LE SENEGAL FACE A LA PRESIDENTIELLE LA PLUS INCERTAINE DE SON HISTOIRE

22 - Mars - 2024

Le scrutin de dimanche est organisé dans une ambiance tendue après avoir été reporté par le pouvoir, suscitant des manifestations violemment réprimées et nourrissant la défiance de l’opposition.
Dimanche 24 mars, les Sénégalais voteront lors du premier tour de la présidentielle. Les électeurs auront le choix entre 17 candidats, après le retrait de deux prétendants. Tous ont fait campagne brièvement, mais dans le calme. Le président Macky Sall, après deux mandats et douze années de pouvoir, ne se représente pas, comme l’exige la limite imposée par la Constitution. Dans les jours à venir, le pays va donc connaître sa troisième alternance démocratique depuis l’indépendance, un bilan rare en Afrique de l’Ouest.
Ainsi peint, le tableau donne l’image d’un Sénégal serein et tranquille, désormais bien campé dans une tradition démocratique. L’apparence est trompeuse. Car ce vote est plutôt l’issue pour l’instant apaisée d’un processus marqué par les tensions, des manifestations durement réprimées, les tentations de manipulation des institutions et un populisme effréné. Au Sénégal, ces délivrances dans la douleur sont une sorte de tradition depuis l’élection d’Abdoulaye Wade en 2000. Mais ce scrutin restera dans les esprits comme exceptionnellement dur et capital pour le futur du pays. La véritable incertitude sur le nom du vainqueur et les violences de ces derniers mois font que la paix civile n’est pas encore totalement assurée. Le Sénégal attend encore.
«Pression populaire»
La faute en incombe en premier lieu à Macky Sall. Après sa réélection en 2019, le président s’est longtemps refusé à affirmer qu’il ne ferait pas de troisième mandat. Au contraire, des années durant, il a entretenu l’ambiguïté, son entourage s’ingéniant à rappeler que, d’après eux, la Constitution autorisait une prolongation. Alors que ces troisièmes mandats, interdits par les Constitutions, sont devenus des symboles de l’accaparement du pouvoir en Afrique de l’Ouest, ces atermoiements ont exacerbé les tensions. En réponse, Macky Sall a repoussé sans cesse le moment de se prononcer. L’opposition, à commencer par Ousmane Sonko, a fait de cette tentation son argument favori, assurant lutter contre une dictature. Pendant des mois, des années, la polémique va faire rage. En juillet dernier, Macky Sall finit par céder et annonce publiquement renoncer à se présenter.

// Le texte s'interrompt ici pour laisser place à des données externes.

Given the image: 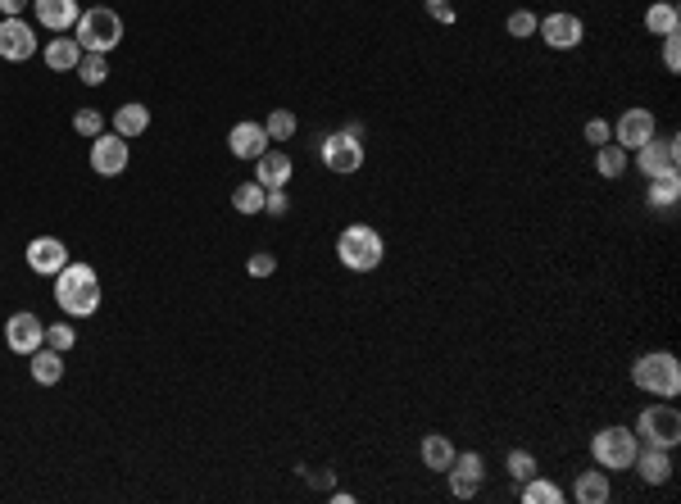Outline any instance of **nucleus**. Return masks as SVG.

Il assure n’y avoir jamais pensé, ce qui fait sourire. «Il est certain ou presque que Macky Sall rêvait de rester au pouvoir. C’est la pression populaire qui l’a contraint à changer d’avis», analyse Gilles Yabi, président de Wathi, un centre de réflexion sénégalais. La rue a en effet grondé en juin après la condamnation à deux ans de prison d’Ousmane Sonko, leader du Pastef. La répression a fait une trentaine de morts, chose rare à Dakar. Les diplomates se sont inquiétés ouvertement. Paris a «appelé au calme» et Washington s’est dit «préoccupé». Les analystes évoquaient un Dakar au bord de l’explosion, les supporteurs de Sonko étant nombreux parmi les plus jeunes et les plus démunis. La déclaration de non-candidature du président va crever l’abcès. Le calme revient au point que l’incarcération d’Ousmane Sonko peut sembler acceptée.
Paradoxalement, Amadou Ba n’est pas un proche du président. La presse sénégalaise regorge de témoignages rappelant la méfiance de Macky Sall envers lui
L’entourage présidentiel y a-t-il vu une ouverture pour relancer entièrement le processus électoral, voire l’hypothèse d’un maintien au pouvoir de Macky Sall en annulant sine die le scrutin à trois semaines du vote? Certains le pensent. Car, dans le même temps, Amadou Ba, le candidat de la coalition majoritaire, le dauphin désigné, peine à s’imposer. Des rumeurs affirment que son remplacement est sérieusement envisagé. Amadou Ba a beau être premier ministre, il n’a jamais fait l’unanimité. Sa désignation, alors que, pour la première fois dans l’histoire du pays, le président sortant ne se représente pas, a même créé de fortes divisions. Plusieurs ténors ont préféré claquer la porte, tandis que d’autres, parfois très proches de Macky Sall, ne cachaient pas leurs critiques.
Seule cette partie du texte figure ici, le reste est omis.